Obedience? Wait, don’t you give the orders and your people obey? Well 1st of all, giving orders is not leading, but that’s later. 2nd of all, we all have some guidelines that we need to follow… We all have to obey traffic laws; we have to obey tax and regulatory laws; we have to obey our parents, the police, our teachers… Most importantly we have ethical guidelines that we have to follow–our own moral compass. Hypocrisy is a guaranteed way to lose followers. The pastor that preaches abstinence on Sunday and has an affair on Monday will find his credibility (and his job!) in danger. The father that insists his son do his chores and then finds excuses to watch football instead of the chores he has to do is not leading. The lawyer that has a stack of traffic tickets doesn’t lead.

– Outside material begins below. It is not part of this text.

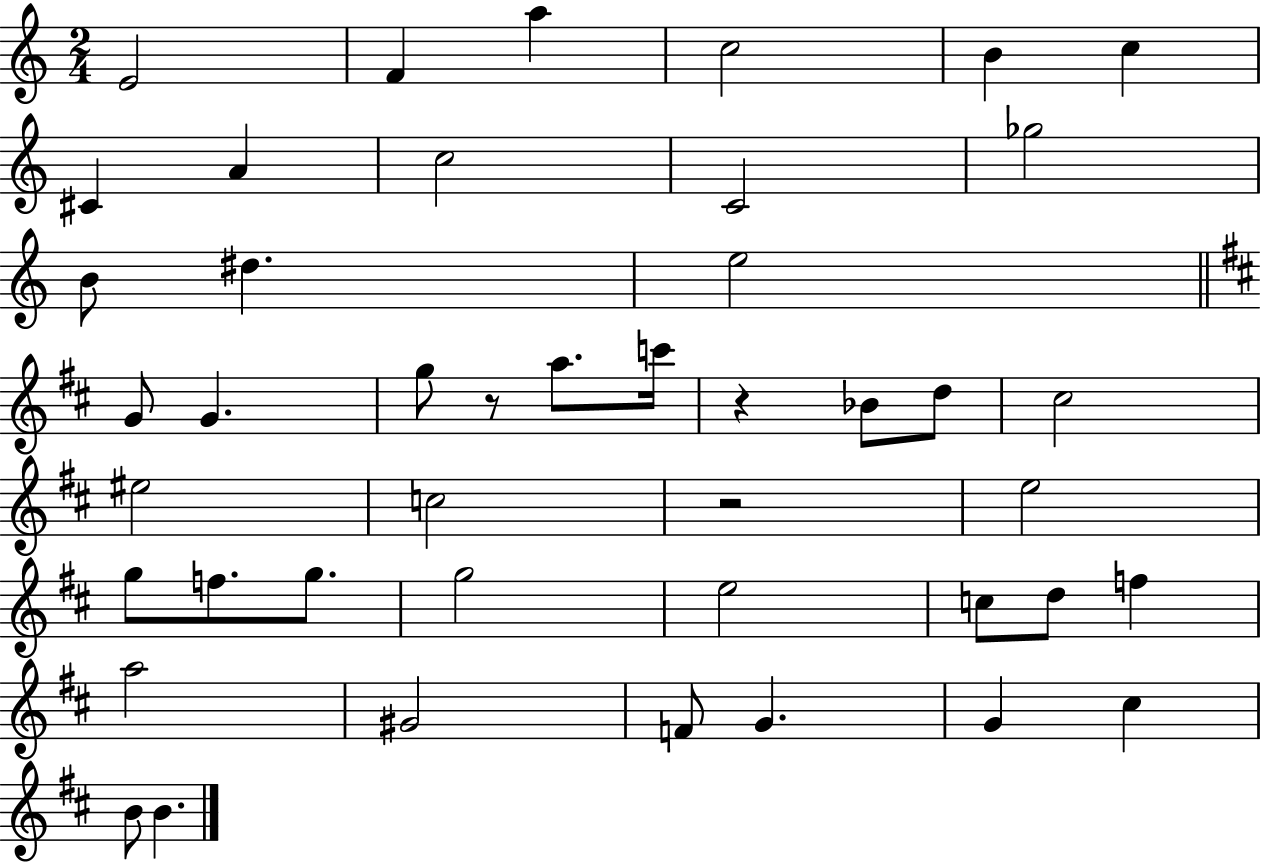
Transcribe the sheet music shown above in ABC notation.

Now being obedient is not doing what you’re supposed to with a whiney attitude, grudgingly, and reluctantly. That doesn’t inspire all your followers to be obedient to you. There are 10 commandments, not 1000. People complain that they’re mostly “no” statements, but when you think about it, if all 10 were “no” statements, they’re easy to remember! How many people can remember 10 things? Most would be able to. That means that of the 100’s of 1000’s of things you can do, you only have to remember 10 things you cannot or should not do. And, not all 10 commandments are “no” statements. 2 of them are positive: Remember the Sabbath and Honor your parents. So only 8 are “no” statements. Doesn’t that make you happy? Think of it this way: What do the speed limit signs mean? Don’t exceed this speed on this road. That’s pretty simple isn’t it? What if the signs said, “You may drive between 45 and 60 miles an hour during ideal road conditions (dry roads and perfect visual conditions) except if there are emergency vehicles present, during twilight (an hour before sunrise and an hour after sunset), if there are pedestrians or motorcycles present, or if you are physically or mentally impaired. That would make the signs either 2 feet by 3 feet and liable to blow over in any Nebraska wind storm, or the print would be so small as to be illegible to anyone driving on the road. To take it further, biblically, in the beginning, Adam and Eve only had 1 commandment…don’t eat that stuff! One commandment…and they broke it. Oh well.
The point is that being obedient is not an odious requirement. You need to have a good attitude. You have to have a set of ethics and guiding principles that you must obey. If you do that, you’re people will pick up on this and will do the same. If they believe you have their best interests at heart, and that you a person of character (see the earlier blogs in this series on leadership), and that you will not risk your integrity by obeying some but not all of your ethical principles, you will not have any challenges with obedience from your team. Of course, if you choose to be cheerfully obedient, it will make everything in your life much less stressful! It’s like a weight taken off of your shoulders! Leaders are not above the law, they incorporate the law into their character. They are cheerfully obedient because following the law and their code of ethics is easier than reinventing the kind of procedures and processes that will be fair to everyone.